Pic 1: Mr and Mrs Elton
Pic 2: Prince William and Kate Middleton

Friday, 22 April 2011

Jane Austen Quote of the Week - Week 149

Of special interest this week (with a surprise at the end) in Pride &Prejudice is Miss Mary King. We find her mentioned in the following chapters.

In Chapter 27 Elizabeth and her Aunt Gardiner are discussing Wickham's attachment to Miss King:

Mrs. Gardiner then rallied her niece on Wickham's desertion, and complimented her on bearing it so well.
"But, my dear Elizabeth," she added, "what sort of girl is Miss King? I should be sorry to think our friend mercenary."
"Pray, my dear aunt, what is the difference in matrimonial affairs between the mercenary and the prudent motive? Where does discretion end, and avarice begin? Last Christmas you were afraid of his marrying me, because it would be imprudent; and now, because he is trying to get a girl with only ten thousand pounds, you want to find out that he is mercenary."
"If you will only tell me what sort of girl Miss King is, I shall know what to think."
"She is a very good kind of girl, I believe. I know no harm of her."
"But he paid her not the smallest attention till her grandfather's death made her mistress of this fortune."
"No -- why should he? If it were not allowable for him to gain my affections because I had no money, what occasion could there be for making love to a girl whom he did not care about, and who was equally poor?"
"But there seems indelicacy in directing his attentions towards her so soon after this event."

In Chapter 36 Elizabeth is re-evaluating the character (or lack thereof) of Wickham and she thinks:

How differently did everything now appear in which he was concerned! His attentions to Miss King were now the consequence of views solely and hatefully mercenary; and the mediocrity of her fortune proved no longer the moderation of his wishes, but his eagerness to grasp at anything.

In Chapter 39 we find that Miss King is saved from Wickham:

There is no danger of Wickham's marrying Mary King. There's for you! She is gone down to her uncle at Liverpool: gone to stay. Wickham is safe."
"And Mary King is safe!" added Elizabeth; "safe from a connexion imprudent as to fortune."
"She is a great fool for going away, if she liked him."
"But I hope there is no strong attachment on either side," said Jane.

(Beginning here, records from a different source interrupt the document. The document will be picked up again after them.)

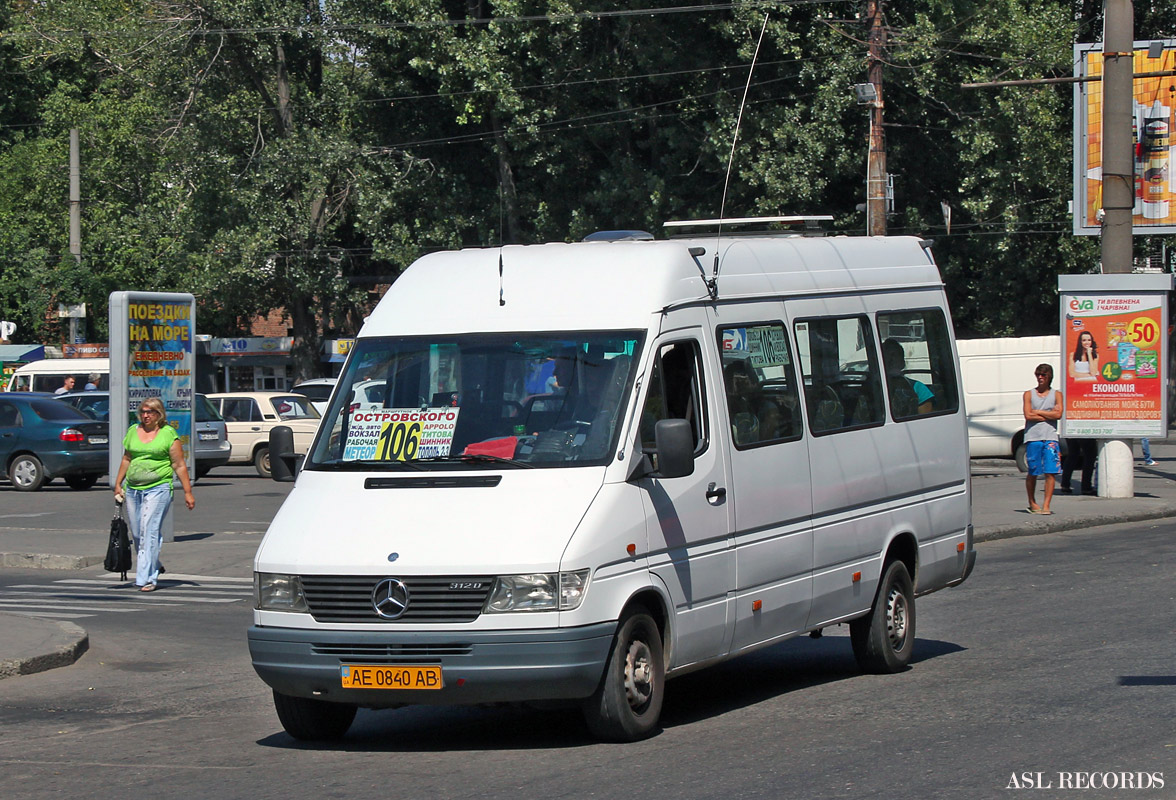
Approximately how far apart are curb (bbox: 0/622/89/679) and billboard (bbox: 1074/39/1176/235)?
935 inches

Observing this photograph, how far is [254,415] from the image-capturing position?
3291 cm

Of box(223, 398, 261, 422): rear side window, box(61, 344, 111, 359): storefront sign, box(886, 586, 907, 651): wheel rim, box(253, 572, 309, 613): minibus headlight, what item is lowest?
box(886, 586, 907, 651): wheel rim

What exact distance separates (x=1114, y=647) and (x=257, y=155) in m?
38.1

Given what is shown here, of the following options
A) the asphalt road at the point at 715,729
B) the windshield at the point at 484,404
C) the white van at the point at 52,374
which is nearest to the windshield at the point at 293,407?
the white van at the point at 52,374

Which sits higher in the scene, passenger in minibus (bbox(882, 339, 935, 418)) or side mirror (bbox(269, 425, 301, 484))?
passenger in minibus (bbox(882, 339, 935, 418))

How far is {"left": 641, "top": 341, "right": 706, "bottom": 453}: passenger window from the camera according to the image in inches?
313

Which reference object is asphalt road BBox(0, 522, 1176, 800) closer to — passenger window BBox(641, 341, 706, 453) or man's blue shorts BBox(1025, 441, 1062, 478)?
passenger window BBox(641, 341, 706, 453)

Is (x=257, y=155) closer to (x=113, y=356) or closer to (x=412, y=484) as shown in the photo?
(x=113, y=356)

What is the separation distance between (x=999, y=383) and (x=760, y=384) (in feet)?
79.0

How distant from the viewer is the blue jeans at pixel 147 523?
Result: 14.9 meters

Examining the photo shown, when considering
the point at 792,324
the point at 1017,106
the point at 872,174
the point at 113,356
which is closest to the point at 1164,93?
the point at 1017,106

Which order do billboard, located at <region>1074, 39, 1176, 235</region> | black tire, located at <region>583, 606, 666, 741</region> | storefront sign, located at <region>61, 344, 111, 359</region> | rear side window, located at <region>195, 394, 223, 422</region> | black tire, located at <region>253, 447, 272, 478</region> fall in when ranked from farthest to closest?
storefront sign, located at <region>61, 344, 111, 359</region>, black tire, located at <region>253, 447, 272, 478</region>, billboard, located at <region>1074, 39, 1176, 235</region>, rear side window, located at <region>195, 394, 223, 422</region>, black tire, located at <region>583, 606, 666, 741</region>

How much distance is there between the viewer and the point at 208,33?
1678 inches

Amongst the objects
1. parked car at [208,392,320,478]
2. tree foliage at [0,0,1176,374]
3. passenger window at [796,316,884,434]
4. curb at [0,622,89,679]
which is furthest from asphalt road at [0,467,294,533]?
tree foliage at [0,0,1176,374]
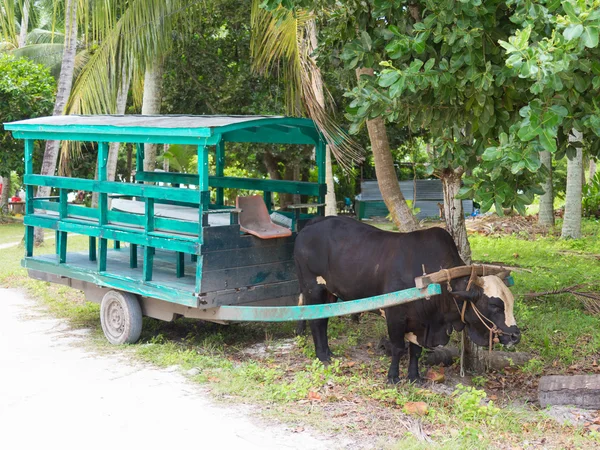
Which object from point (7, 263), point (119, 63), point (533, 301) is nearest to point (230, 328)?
point (533, 301)

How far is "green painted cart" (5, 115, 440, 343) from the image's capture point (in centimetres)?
652

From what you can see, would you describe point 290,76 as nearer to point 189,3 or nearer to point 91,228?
point 189,3

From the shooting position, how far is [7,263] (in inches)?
508

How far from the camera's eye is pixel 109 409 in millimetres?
5539

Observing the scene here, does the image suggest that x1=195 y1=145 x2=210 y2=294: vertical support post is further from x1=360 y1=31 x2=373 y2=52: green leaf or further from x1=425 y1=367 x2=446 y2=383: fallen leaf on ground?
x1=425 y1=367 x2=446 y2=383: fallen leaf on ground

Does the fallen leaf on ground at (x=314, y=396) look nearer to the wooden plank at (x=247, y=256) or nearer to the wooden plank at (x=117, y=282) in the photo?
the wooden plank at (x=117, y=282)

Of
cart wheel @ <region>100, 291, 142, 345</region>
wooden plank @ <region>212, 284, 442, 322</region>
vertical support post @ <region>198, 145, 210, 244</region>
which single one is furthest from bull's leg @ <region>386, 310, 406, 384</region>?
cart wheel @ <region>100, 291, 142, 345</region>

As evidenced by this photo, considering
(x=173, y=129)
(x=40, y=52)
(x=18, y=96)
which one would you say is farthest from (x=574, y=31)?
(x=40, y=52)

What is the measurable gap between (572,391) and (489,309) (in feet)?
2.84

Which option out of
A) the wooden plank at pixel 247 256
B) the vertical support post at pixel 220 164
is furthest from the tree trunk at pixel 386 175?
the vertical support post at pixel 220 164

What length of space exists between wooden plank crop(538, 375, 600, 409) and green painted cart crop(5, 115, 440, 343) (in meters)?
1.25

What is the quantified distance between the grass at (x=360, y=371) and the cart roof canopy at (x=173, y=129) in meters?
2.04

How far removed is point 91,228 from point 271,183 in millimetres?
1980

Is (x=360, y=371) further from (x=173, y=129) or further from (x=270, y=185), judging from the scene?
(x=173, y=129)
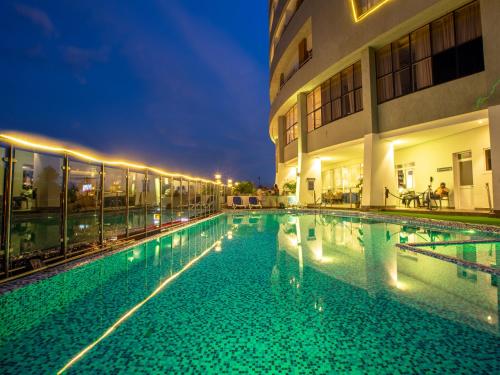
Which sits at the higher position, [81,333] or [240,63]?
[240,63]

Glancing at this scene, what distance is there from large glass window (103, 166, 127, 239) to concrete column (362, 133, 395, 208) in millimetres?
10073

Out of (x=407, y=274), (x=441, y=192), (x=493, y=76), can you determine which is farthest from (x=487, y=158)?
(x=407, y=274)

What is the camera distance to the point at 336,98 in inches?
579

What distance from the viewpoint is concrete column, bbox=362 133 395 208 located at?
1187cm

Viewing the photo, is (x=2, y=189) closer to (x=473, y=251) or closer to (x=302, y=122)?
(x=473, y=251)

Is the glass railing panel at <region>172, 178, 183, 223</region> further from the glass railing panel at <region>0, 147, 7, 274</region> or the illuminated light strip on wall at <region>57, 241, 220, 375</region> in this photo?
the glass railing panel at <region>0, 147, 7, 274</region>

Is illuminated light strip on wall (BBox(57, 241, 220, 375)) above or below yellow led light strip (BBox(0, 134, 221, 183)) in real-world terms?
below

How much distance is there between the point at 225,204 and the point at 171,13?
83.9 m

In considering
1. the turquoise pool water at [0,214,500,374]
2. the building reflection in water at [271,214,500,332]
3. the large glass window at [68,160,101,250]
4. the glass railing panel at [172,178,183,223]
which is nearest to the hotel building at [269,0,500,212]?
the building reflection in water at [271,214,500,332]

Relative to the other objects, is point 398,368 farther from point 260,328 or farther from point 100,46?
point 100,46

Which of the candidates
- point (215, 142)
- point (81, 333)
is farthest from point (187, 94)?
point (81, 333)

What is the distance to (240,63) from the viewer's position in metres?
99.2

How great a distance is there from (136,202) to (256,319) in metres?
4.28

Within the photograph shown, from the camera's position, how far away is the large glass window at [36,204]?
2.89 m
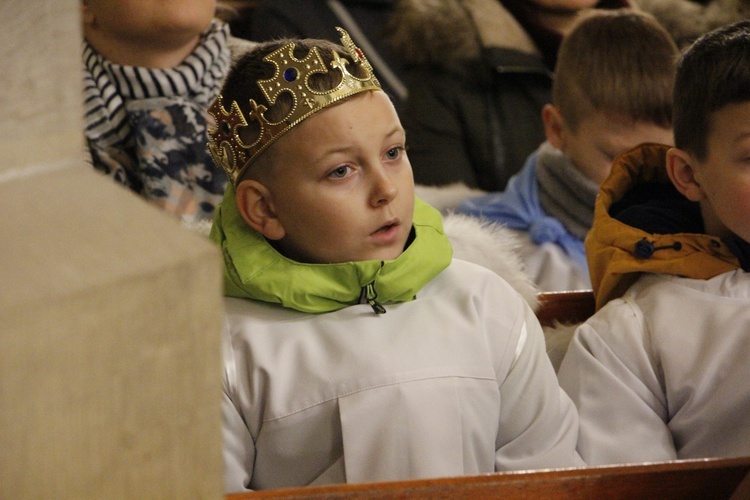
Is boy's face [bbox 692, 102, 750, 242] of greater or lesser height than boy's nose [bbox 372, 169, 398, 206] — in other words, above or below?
below

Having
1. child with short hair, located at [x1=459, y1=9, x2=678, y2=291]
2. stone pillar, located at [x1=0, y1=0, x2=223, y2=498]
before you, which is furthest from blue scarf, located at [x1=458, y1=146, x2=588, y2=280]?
stone pillar, located at [x1=0, y1=0, x2=223, y2=498]

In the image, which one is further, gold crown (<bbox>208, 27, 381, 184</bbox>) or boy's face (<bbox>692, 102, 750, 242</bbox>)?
boy's face (<bbox>692, 102, 750, 242</bbox>)

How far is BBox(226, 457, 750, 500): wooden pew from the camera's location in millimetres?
890

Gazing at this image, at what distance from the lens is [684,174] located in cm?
144

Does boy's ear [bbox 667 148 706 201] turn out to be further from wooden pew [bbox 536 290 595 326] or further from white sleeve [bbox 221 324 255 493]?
white sleeve [bbox 221 324 255 493]

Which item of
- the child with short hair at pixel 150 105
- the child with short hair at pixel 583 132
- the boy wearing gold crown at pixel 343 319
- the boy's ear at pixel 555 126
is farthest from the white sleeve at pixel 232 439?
the boy's ear at pixel 555 126

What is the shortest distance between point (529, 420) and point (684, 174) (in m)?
0.48

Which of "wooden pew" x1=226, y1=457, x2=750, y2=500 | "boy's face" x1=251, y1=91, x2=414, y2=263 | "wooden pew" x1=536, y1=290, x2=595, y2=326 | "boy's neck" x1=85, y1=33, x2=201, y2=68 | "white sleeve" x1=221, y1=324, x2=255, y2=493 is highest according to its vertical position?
"boy's face" x1=251, y1=91, x2=414, y2=263

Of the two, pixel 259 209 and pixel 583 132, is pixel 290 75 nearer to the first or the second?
pixel 259 209

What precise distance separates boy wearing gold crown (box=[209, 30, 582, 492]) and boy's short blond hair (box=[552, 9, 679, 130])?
0.84 meters

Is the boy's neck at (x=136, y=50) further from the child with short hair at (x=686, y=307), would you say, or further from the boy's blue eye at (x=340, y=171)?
the child with short hair at (x=686, y=307)

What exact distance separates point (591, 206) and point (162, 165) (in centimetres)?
95

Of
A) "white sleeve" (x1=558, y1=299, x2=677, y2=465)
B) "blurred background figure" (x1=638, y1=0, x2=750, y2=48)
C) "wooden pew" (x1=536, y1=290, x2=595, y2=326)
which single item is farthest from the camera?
"blurred background figure" (x1=638, y1=0, x2=750, y2=48)

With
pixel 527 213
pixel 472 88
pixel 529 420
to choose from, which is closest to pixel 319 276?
pixel 529 420
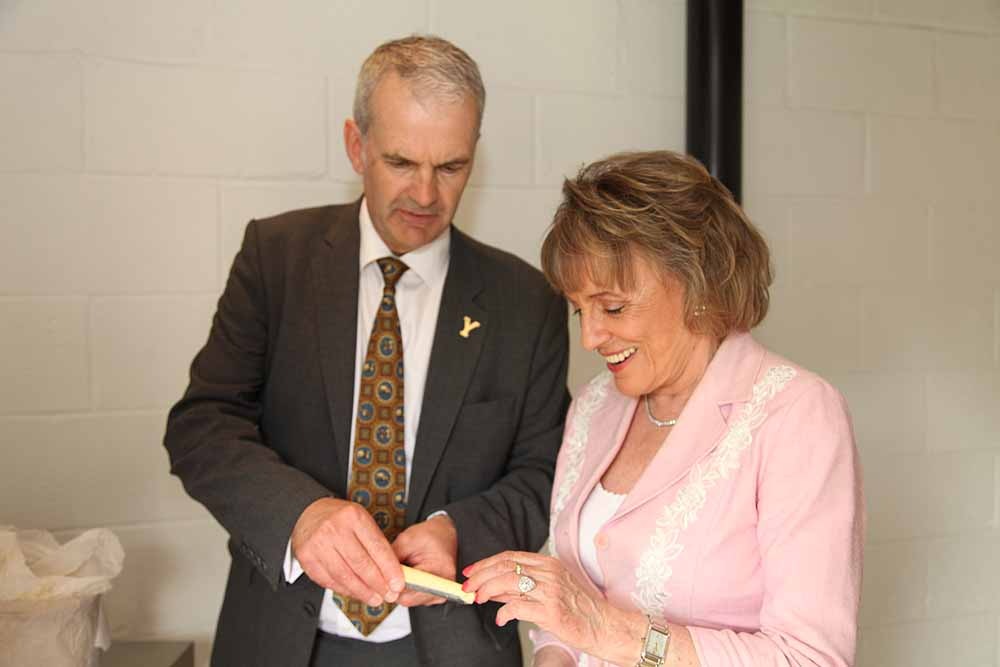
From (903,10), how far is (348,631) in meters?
2.24

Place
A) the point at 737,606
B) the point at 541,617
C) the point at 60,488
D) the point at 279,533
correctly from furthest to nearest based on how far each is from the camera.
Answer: the point at 60,488 < the point at 279,533 < the point at 737,606 < the point at 541,617

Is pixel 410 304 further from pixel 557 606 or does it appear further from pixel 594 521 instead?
pixel 557 606

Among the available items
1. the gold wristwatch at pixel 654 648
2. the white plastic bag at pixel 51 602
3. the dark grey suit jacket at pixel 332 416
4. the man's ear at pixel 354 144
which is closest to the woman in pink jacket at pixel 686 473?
the gold wristwatch at pixel 654 648

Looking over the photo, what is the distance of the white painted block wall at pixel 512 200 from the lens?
222 cm

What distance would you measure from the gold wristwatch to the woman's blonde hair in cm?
46

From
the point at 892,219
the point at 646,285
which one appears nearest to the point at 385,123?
the point at 646,285

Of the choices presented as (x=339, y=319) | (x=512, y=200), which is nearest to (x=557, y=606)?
(x=339, y=319)

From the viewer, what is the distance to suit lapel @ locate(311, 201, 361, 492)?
1782 mm

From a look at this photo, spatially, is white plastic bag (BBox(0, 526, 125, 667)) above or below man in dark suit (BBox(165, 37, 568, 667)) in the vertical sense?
below

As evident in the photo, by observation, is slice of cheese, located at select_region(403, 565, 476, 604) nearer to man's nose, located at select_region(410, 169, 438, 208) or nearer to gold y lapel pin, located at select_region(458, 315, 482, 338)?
gold y lapel pin, located at select_region(458, 315, 482, 338)

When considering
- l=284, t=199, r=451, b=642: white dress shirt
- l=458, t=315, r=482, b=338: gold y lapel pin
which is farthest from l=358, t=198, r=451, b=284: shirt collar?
l=458, t=315, r=482, b=338: gold y lapel pin

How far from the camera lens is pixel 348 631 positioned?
1.77 meters

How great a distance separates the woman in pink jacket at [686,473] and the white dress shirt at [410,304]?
11.5 inches

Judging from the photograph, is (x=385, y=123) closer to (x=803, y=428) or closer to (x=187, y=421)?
(x=187, y=421)
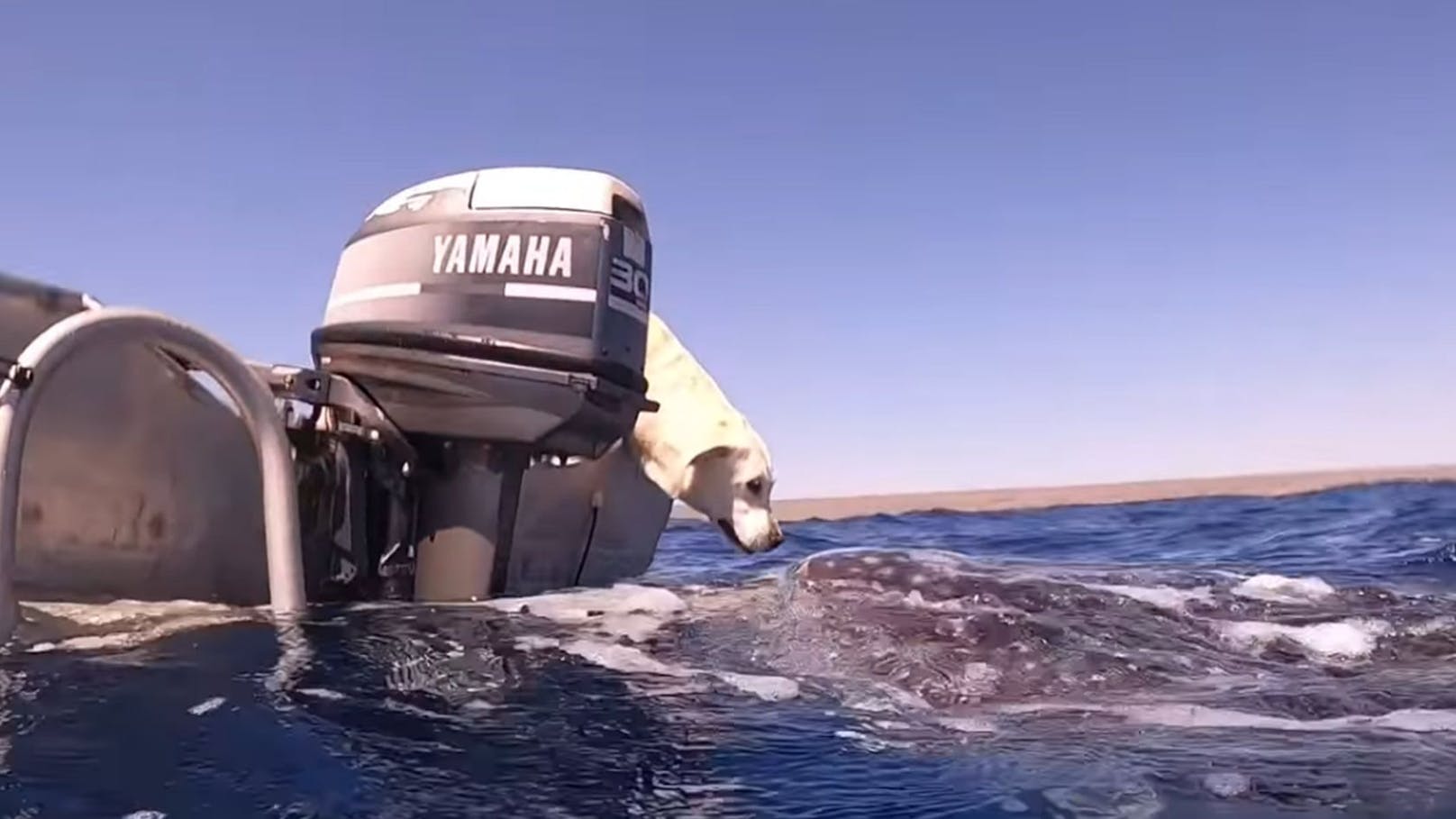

Briefly, this covers Miss King's story. Now here is the surprise. Sophie St. Clair sent me an email at my web site "The Loiterer" to say that she had written a graphic novel about our "Miss King" in Pride and Prejudice. Sophie has a beautiful web site here: Sophie's Mary King and her book "Mary King- Volume 1" is available at Amazon here: Mary King. Both are definitely interesting. Enjoy.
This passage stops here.